In many ways, the backlash bills are a political response to the same "reverse discrimination" issue that the Alan Bakke case raised - a feeling that a minority group is getting special treatment.
Congress provides a ready vehicle. Its power over Indian affairs is almost absolute. Courts have ruled its authority over Indian matters to be largely a political question beyond the scope of judicial review.
This means the bottom line in almost any dispute over domestic Indian law is pretty much what Congress says it is. Treaties, negotiated in good faith by Indians years ago, are no exception. Congress, in effect, can change the terms of a domestic Indian treaty almost at will - something it cannot do in an international treaty without reprecussions. (The relationship between Indian treaties and international law is a matter of great dispute.)
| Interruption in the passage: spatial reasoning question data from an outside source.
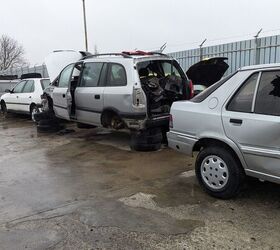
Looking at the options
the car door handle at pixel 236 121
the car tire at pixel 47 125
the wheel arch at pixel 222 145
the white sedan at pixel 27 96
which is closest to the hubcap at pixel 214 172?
the wheel arch at pixel 222 145

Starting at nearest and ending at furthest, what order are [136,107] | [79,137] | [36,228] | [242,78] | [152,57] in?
[36,228]
[242,78]
[136,107]
[152,57]
[79,137]

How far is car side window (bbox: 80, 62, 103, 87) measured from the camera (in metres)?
8.07

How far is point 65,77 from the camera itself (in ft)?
30.7

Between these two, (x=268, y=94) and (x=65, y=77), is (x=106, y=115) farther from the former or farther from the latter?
(x=268, y=94)

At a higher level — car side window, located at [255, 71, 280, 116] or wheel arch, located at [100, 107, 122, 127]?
car side window, located at [255, 71, 280, 116]

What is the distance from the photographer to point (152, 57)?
7641 millimetres

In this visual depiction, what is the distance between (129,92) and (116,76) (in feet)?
2.07

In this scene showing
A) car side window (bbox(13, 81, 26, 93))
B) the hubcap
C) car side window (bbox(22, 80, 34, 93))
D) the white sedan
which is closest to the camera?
the hubcap

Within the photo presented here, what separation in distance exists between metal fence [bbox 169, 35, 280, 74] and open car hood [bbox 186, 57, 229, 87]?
1.41 m

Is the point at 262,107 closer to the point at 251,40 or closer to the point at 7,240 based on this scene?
the point at 7,240

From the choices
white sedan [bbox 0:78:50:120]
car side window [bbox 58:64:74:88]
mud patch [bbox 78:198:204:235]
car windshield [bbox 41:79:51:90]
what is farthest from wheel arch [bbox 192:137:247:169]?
car windshield [bbox 41:79:51:90]

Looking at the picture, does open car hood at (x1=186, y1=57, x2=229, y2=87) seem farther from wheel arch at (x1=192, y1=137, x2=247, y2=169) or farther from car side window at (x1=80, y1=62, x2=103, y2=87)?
wheel arch at (x1=192, y1=137, x2=247, y2=169)

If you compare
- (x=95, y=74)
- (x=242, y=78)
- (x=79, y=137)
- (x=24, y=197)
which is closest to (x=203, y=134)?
(x=242, y=78)

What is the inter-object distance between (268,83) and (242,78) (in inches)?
13.7
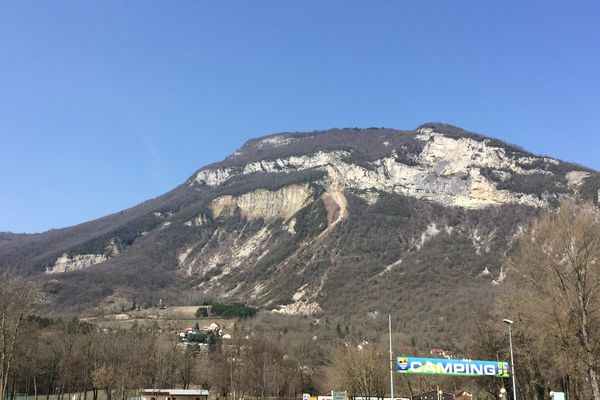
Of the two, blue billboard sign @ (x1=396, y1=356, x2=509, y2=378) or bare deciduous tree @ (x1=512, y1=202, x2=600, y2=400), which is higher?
bare deciduous tree @ (x1=512, y1=202, x2=600, y2=400)

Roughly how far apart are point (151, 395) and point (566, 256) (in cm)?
5885

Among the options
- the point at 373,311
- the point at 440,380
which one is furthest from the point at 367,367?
→ the point at 373,311

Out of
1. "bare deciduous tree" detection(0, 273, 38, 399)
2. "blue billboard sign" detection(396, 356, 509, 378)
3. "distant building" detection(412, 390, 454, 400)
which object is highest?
"bare deciduous tree" detection(0, 273, 38, 399)

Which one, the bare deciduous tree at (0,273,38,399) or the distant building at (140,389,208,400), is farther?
the distant building at (140,389,208,400)

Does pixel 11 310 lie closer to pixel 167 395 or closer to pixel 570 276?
pixel 167 395

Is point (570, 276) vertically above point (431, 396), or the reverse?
point (570, 276)

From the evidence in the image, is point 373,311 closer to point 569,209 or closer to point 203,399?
point 203,399

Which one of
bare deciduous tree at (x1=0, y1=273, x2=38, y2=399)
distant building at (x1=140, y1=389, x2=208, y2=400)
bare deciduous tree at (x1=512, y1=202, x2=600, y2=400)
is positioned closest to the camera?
bare deciduous tree at (x1=512, y1=202, x2=600, y2=400)

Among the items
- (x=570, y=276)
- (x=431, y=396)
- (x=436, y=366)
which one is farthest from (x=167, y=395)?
(x=570, y=276)

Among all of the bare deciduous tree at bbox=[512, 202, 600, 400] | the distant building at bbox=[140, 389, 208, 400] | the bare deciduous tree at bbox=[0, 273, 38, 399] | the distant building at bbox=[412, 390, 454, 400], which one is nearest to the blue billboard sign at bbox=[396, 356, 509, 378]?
the bare deciduous tree at bbox=[512, 202, 600, 400]

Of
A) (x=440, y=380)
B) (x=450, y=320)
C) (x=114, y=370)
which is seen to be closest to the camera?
(x=114, y=370)

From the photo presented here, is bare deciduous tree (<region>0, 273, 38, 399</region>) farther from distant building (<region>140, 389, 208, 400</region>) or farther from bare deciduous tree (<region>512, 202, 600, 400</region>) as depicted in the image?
bare deciduous tree (<region>512, 202, 600, 400</region>)

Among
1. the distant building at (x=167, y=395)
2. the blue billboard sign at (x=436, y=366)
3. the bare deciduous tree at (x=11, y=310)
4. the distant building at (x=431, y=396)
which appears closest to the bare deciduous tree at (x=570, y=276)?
the blue billboard sign at (x=436, y=366)

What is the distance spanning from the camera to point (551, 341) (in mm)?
40562
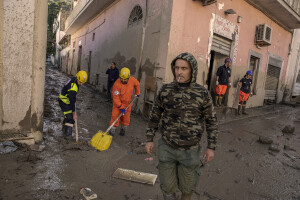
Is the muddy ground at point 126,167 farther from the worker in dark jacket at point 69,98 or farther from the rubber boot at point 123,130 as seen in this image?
the worker in dark jacket at point 69,98

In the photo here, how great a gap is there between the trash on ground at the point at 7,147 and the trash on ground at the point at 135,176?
1840mm

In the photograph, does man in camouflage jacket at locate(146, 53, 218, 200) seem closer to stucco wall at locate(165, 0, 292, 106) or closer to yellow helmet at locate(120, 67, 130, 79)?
yellow helmet at locate(120, 67, 130, 79)

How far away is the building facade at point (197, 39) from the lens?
18.9 ft

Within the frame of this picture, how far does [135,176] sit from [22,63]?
258 centimetres

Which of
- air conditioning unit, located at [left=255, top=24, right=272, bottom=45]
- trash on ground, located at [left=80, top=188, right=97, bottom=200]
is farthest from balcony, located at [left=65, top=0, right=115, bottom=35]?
trash on ground, located at [left=80, top=188, right=97, bottom=200]

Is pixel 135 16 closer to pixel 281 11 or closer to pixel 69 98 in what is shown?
pixel 69 98

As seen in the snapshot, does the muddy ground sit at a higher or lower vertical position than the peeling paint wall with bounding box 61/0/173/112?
lower

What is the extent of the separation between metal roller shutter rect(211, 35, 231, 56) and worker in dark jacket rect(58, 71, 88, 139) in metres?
5.12

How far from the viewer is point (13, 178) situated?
2.52 meters

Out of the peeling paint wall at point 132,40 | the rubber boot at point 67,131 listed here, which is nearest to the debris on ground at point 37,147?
the rubber boot at point 67,131

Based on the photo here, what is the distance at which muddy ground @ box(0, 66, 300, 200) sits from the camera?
2447 mm

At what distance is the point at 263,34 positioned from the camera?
835 cm

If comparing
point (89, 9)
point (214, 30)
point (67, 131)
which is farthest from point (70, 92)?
point (89, 9)

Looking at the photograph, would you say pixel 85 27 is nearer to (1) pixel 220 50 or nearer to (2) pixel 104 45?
(2) pixel 104 45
Longest March organizers are attempting to organize opposition to 10 specific pieces of legislation, a majority of them arising out of the Washington state delegation.
One would eliminate Indian commercial fishing rights to the steelhead trout. Another would cut back on Indian water rights. Still another would end a knotty legal dispute in the Northeast with a payment to the Penobscot and Passamaquoddy tribes who claim ownership of more than 40 per cent of the land in Maine.
"This legislation just hit us across the face," says Jose Barerra, a Longest March press spokesman. "It all has to do with natural resources. We see it as a legislative manifesto to open up Indian lands to energy development interests, ranchers and commercial fisherman."
The characterization of the bills as an "Indian backlash" is a controversial one. Tim Coulter, executive director of the Indian Law Resource Center, maintains the term is little more than a media invention to describe what has been happening to Indians for generations.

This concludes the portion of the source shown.